I'm writing this on the train from Devon back to London.

I've just spent a fortnight at the Marine Biological Association in Plymouth, attending the 28th annual Microelectrode Techniques Workshop. Two weeks of very intensive work - lectures, demonstrations, practical sessions in the lab, and an excellent lunch every day in the common room overlooking Plymouth Sound and the Americas Cup.

I have to say this course has been a real eye-opener for me - I first learned whole-cell patch clamping 3 years ago, but this is the first time I've really been taken through the physics and electronics of what the technique involves. It's one thing to know to press this button and twiddle that knob until the spiky bits go away, it's quite another to understand where that capacitative transient comes from, and how the compensation circuits work that can remove it from your signal. (This is no reflection on my teachers by the way - it reflects rather my own laziness and lack of curiosity.)

The very first day in the lab exemplified the approach - a solid lecture on electronics, followed by a happy day soldering up various op-amp circuits in various configurations: current to voltage converter, voltage follower, differentiator.

A huge amount of learning was packed into these two weeks. Lots of time in the lab, which was kitted out with many rigs of various kinds, gave me opportunities to try out several techniques, including iontophoretic cell injection with sharp electrodes, and single channel recording. The demonstrators were friendly, dedicated, and in many cases pretty distinguished. There was also a generous schedule of lectures, with highlights for me from Boris Barbour on amplifier electronics, and David Ogden on photolysis.

Another highlight was a fabulous morning spent on the MBA research vessel trawling for crabs and shrimps and miscellaneous denizens of the deep.
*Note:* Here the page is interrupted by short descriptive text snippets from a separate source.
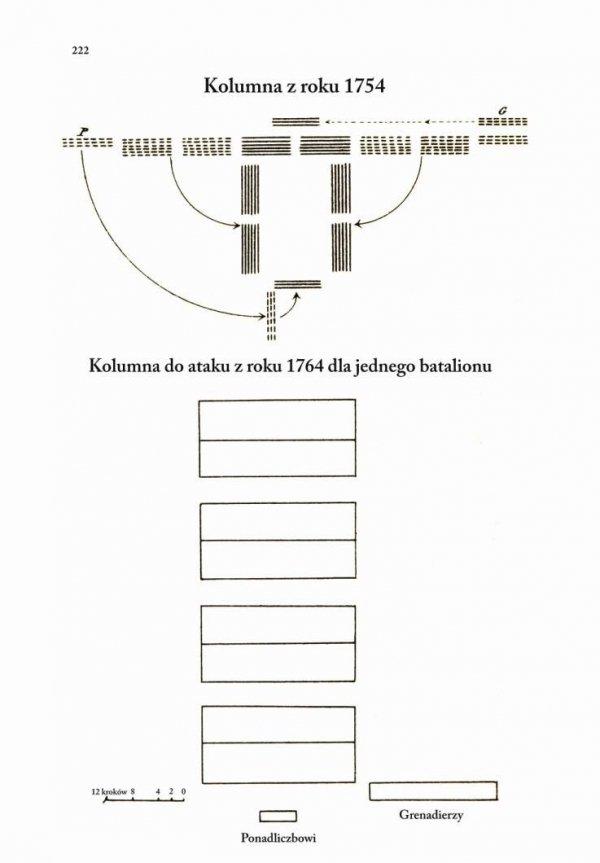 Piechota w XVIII wieku TAKTYKA (miękka oprawa)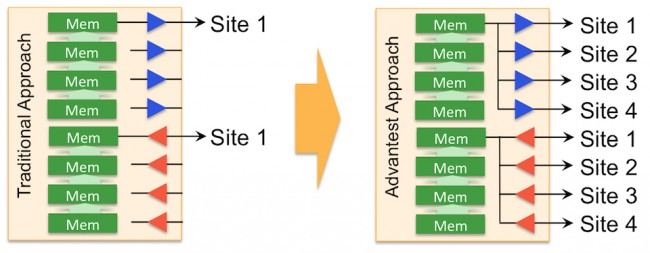 Memory pooling by the ATE can increase apparent pattern depth memory for each pin (Source: Advantest)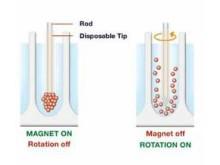 Chemagic Workstation -  Separation Technology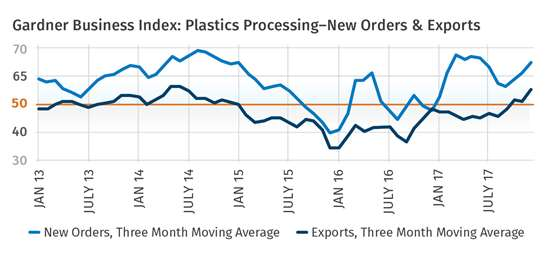 Gardner Business Index: Plastics Processing New Orders & Exports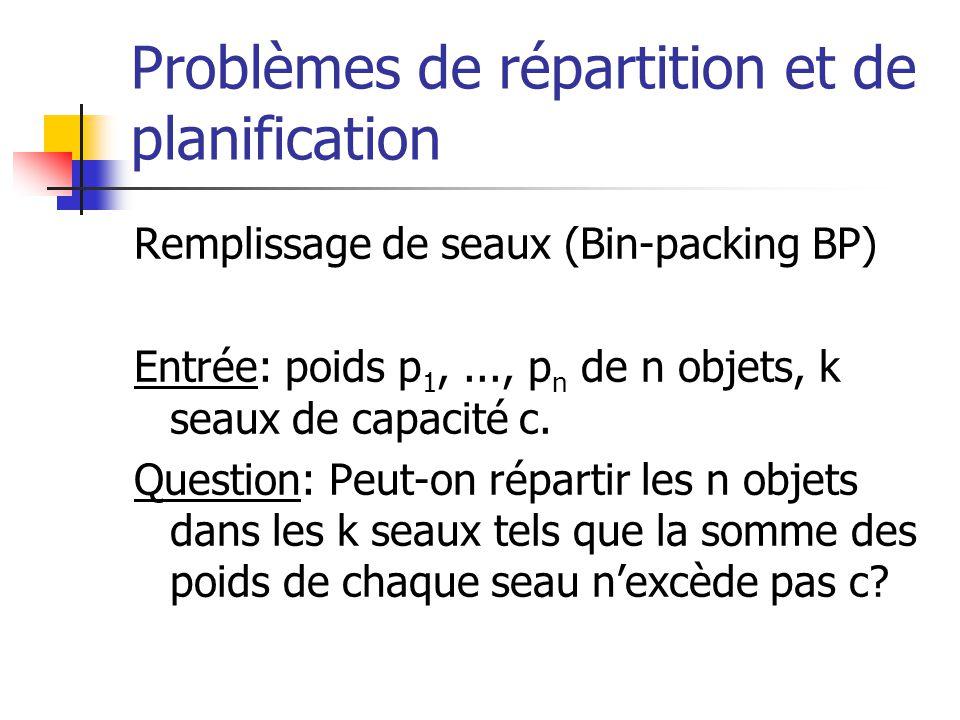 Problèmes de répartition et de planification Remplissage de seaux (Bin-packing BP) Entrée: poids p 1,..., p n de n objets, k seaux de capacité c.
We finished about 7:30pm each day, and went in 6 days a week, which has left me tired but exhilarated - my head is buzzing with ideas for things I want to try out when I get back to the lab at UCL. I would recommend this course without hesitation to anyone who wants to be a better electrophysiologist. One clear lesson I have come away with is this - a good scientist does the homework to really understand the techniques they use. It's not good enough to just copy the protocol from a paper you read once, blindly following someone else's recipe.

Monday, 1 August 2011

Reading Week

This week is Reading Week, where the whole lab decamps down to my supervisor's lovely seaside home, and we spend the week reading neuroscience papers, and discussing them over huge meals and abundant bottles of wine. Alongside shorts, sunhat and various neuroscience texts, I also - with a vague sense of shame - packed GRR Martin's "Game of Thrones" to read in my spare time.
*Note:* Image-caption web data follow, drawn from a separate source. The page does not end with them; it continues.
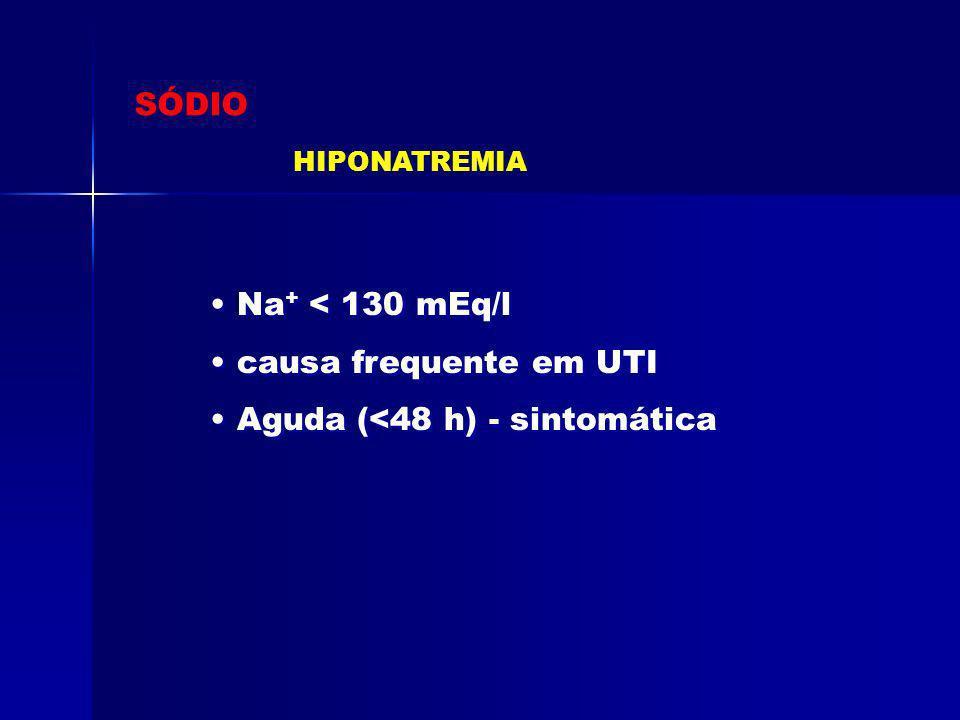 Aguda (<48 h) - sintomática
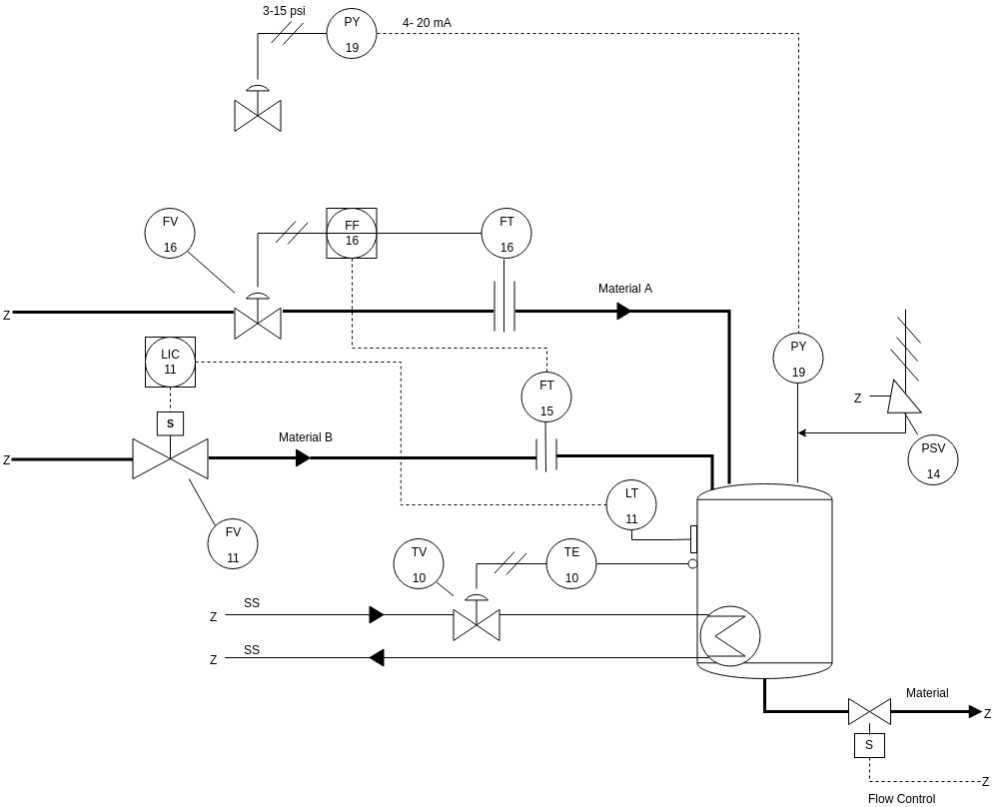 medium resolution of piping and instrumentation diagram example mixing station mixing station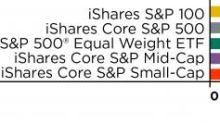 Why Equal Weighted Large Cap ETFs Offer Value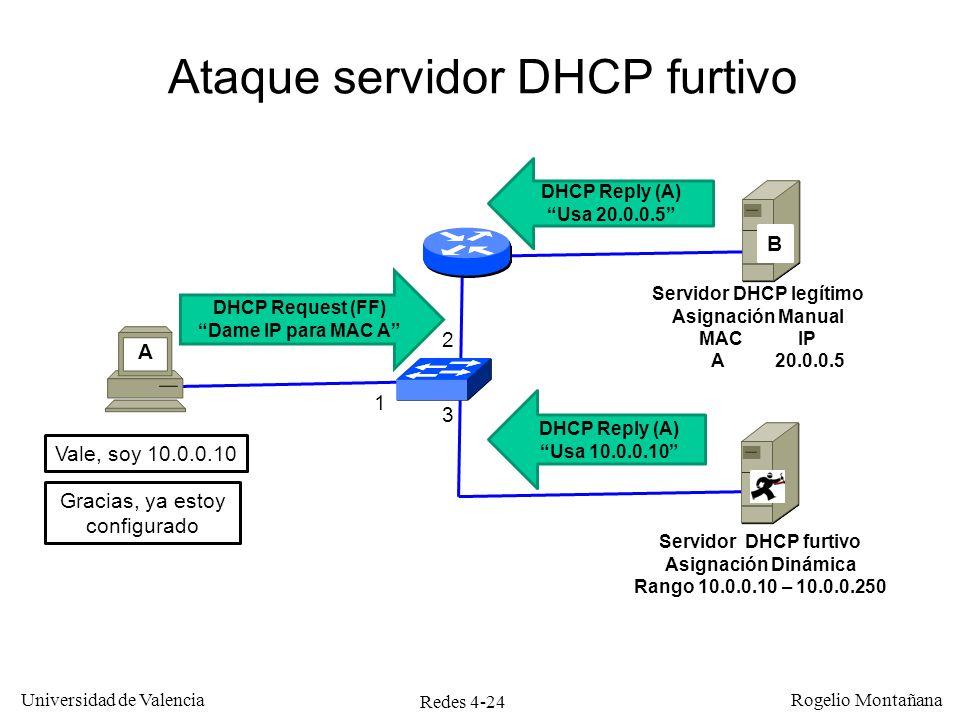 Ataque servidor DHCP furtivo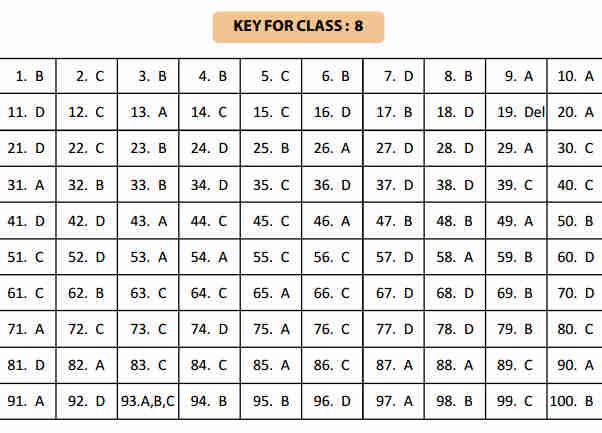 NSTSE 5 February Class 8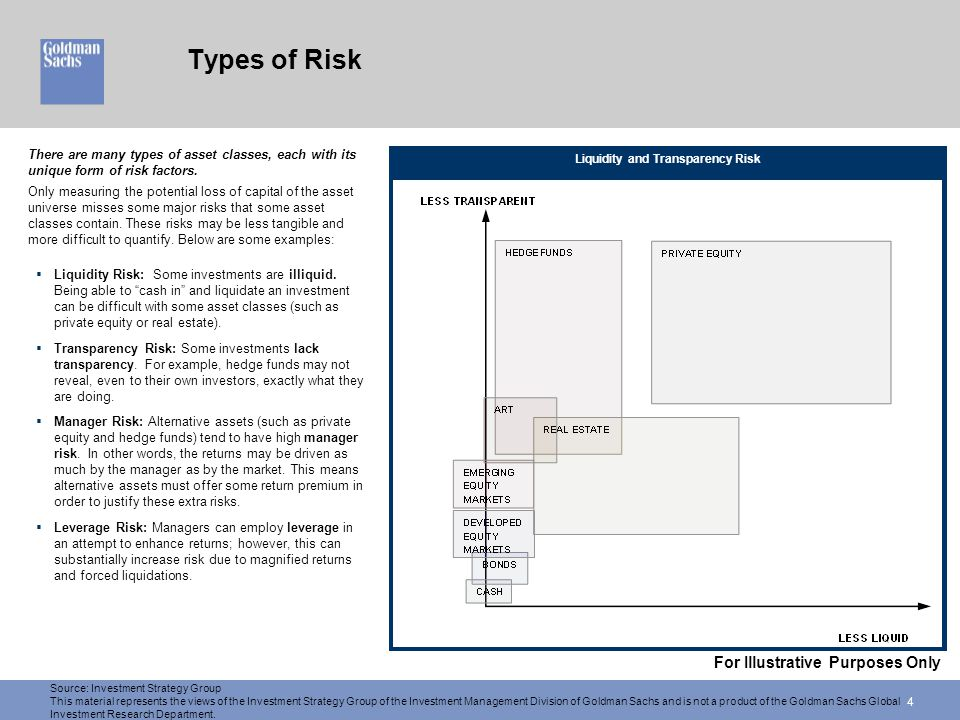 Introduction to Investing Table of Contents - ppt download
Which highlights a point of tension for me: should I even be reading for fun at all? Shouldn't all my reading hours be given over to papers, reviews and books about neuroscience? If I'm serious about this PhD shouldn't I be willing to sacrifice reading fiction for fun for a few years?
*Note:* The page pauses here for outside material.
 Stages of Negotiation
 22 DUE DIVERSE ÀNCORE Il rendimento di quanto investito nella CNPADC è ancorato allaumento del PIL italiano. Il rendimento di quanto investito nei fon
And it's not just a reading issue - what about my hobbies? When I was a wage-slave in the IT industry all those years, frustrated and bored at work much of the time, I lived for my free time, and hobbies were a big part of that. Paragliding, boardgaming, wargaming, mountain walking, cycling, drawing, even dancing for a couple of years. Now that I'm in the lab doing something interesting and exciting with my working day, it's not so urgently important for my happiness to be doing all these hobbies. Plus there's less time and energy left for them these days. But I am still pretty interested in some of them, especially walking and boardgaming and books. Should I still be making time for this stuff? My supervisor on my masters told me "science should be your hobby too". Even at this early stage, I can feel the totalizing pressure of science on my life, and I can see that for some of the really successful scientists it becomes an all-consuming passion. Should I let that happen to me? Or is there still room for a hobby or two in my life?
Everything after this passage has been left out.